START SUPPLIED MATERIAL

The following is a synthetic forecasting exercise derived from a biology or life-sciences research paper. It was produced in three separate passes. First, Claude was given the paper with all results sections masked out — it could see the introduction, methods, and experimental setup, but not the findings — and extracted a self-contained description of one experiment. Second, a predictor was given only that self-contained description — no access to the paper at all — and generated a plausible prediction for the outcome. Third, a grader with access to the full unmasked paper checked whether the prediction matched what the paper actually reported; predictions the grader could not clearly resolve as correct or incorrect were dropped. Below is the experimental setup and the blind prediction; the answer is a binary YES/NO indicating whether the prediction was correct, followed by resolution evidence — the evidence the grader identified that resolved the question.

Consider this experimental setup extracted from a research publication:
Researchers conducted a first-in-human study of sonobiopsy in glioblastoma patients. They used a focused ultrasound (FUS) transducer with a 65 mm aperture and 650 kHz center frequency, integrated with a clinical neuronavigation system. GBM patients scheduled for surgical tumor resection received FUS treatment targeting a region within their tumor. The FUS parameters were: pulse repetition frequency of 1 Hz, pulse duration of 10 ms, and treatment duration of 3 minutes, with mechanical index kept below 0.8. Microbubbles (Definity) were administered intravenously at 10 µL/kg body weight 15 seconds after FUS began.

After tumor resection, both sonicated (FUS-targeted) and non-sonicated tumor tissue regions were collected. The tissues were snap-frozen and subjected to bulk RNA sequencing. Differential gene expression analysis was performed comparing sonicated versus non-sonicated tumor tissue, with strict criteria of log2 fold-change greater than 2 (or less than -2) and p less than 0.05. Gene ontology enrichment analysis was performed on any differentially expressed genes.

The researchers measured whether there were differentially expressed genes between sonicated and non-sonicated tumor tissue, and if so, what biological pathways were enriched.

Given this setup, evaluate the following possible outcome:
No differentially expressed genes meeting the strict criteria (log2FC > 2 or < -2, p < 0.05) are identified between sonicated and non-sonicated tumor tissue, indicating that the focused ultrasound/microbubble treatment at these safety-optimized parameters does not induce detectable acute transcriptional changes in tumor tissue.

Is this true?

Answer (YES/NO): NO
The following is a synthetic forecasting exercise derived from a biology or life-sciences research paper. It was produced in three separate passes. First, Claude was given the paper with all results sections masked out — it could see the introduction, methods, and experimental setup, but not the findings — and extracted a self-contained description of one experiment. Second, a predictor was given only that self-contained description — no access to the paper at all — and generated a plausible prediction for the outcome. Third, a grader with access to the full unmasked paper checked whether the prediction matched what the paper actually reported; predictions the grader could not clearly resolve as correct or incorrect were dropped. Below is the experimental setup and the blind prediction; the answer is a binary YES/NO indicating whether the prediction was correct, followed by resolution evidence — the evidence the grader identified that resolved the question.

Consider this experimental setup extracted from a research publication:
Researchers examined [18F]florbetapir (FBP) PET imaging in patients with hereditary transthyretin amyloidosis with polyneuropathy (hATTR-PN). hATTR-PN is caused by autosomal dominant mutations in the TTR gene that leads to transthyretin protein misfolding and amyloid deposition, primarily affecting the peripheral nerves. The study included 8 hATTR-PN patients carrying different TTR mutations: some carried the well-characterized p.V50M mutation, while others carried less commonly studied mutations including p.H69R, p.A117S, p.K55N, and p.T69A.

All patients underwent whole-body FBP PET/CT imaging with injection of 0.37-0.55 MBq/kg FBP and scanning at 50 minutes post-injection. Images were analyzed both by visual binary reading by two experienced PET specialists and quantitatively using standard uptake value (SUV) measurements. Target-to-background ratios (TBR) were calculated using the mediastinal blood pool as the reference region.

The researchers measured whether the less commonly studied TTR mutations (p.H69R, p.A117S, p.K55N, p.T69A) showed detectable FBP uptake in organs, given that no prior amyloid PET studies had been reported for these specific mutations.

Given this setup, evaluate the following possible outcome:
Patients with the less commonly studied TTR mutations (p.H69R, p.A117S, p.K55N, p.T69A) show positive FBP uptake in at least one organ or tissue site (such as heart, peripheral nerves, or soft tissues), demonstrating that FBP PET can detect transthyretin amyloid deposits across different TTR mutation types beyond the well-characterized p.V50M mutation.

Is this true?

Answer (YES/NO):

END SUPPLIED MATERIAL

=== YOUR GOAL ===
Among the lines of the data above, count those containing the word "well" and report the total alone.

=== OUTPUT FOR THIS EXERCISE ===
2